DATA EXCERPTS
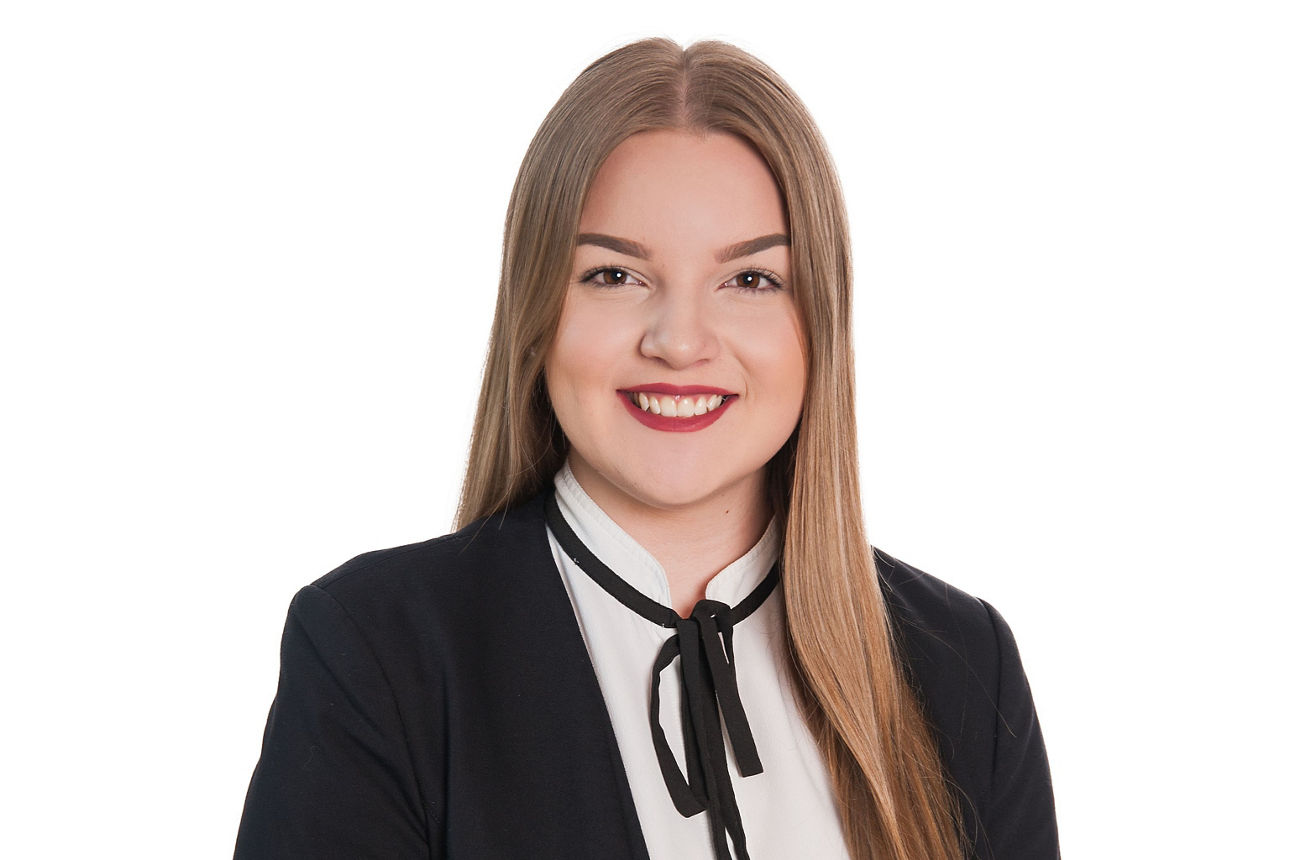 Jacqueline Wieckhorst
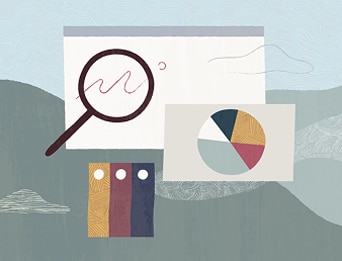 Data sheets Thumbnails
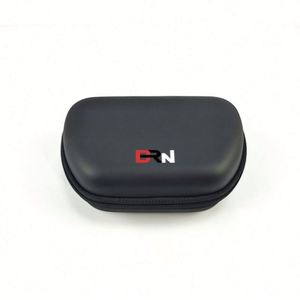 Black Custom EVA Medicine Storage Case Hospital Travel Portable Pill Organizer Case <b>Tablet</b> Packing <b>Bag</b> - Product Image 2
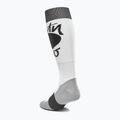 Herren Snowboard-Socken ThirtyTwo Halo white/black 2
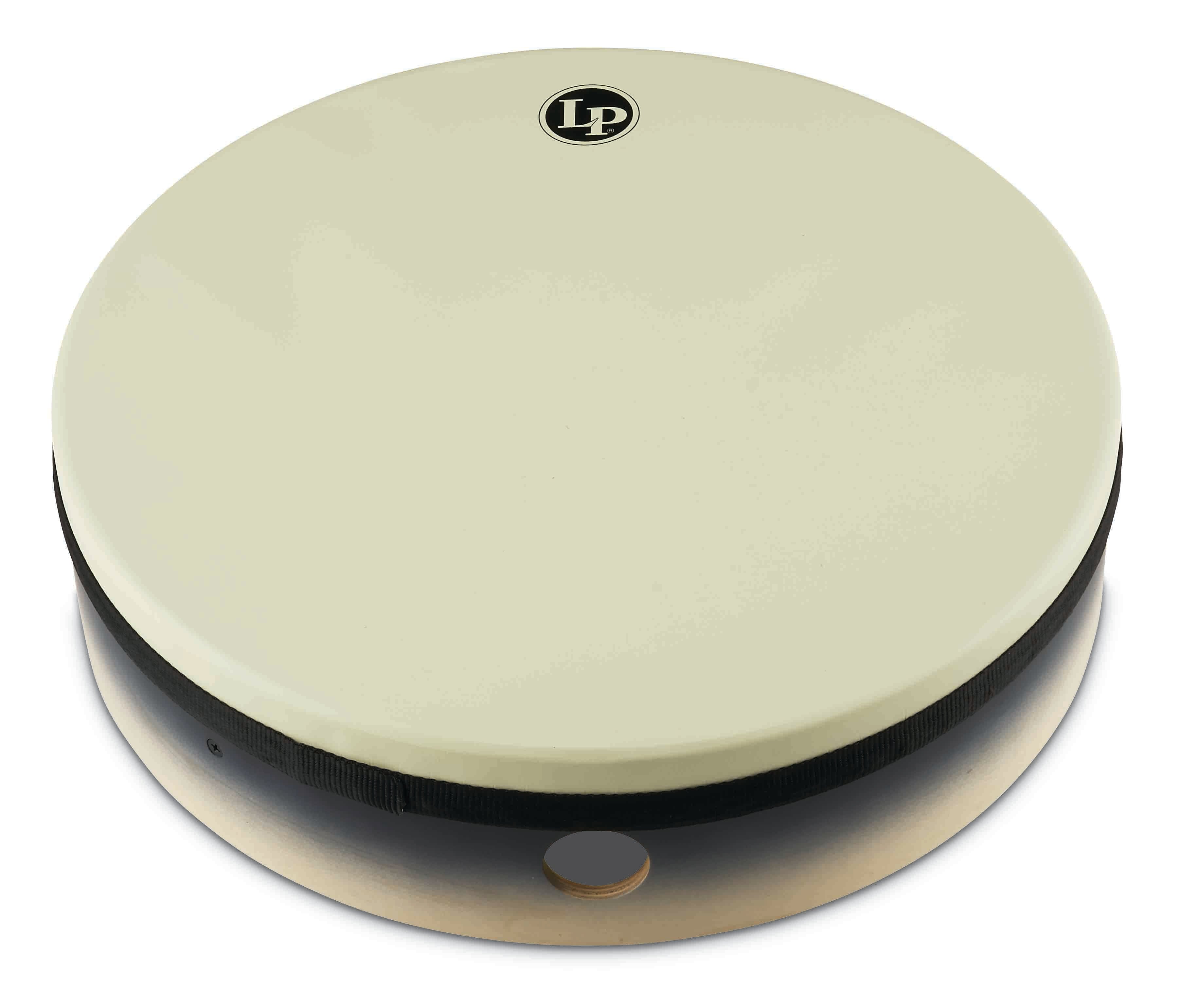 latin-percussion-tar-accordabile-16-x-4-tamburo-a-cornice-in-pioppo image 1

TO DO
Change every "Case" in the items above to "Box" and write out all five of them again with nothing else altered. Leave the pictures out.

RESULT BELOW
 Jacqueline Wieckhorst
 Data sheets Thumbnails
 Black Custom EVA Medicine Storage Box Hospital Travel Portable Pill Organizer Box <b>Tablet</b> Packing <b>Bag</b> - Product Image 2
 Herren Snowboard-Socken ThirtyTwo Halo white/black 2
 latin-percussion-tar-accordabile-16-x-4-tamburo-a-cornice-in-pioppo image 1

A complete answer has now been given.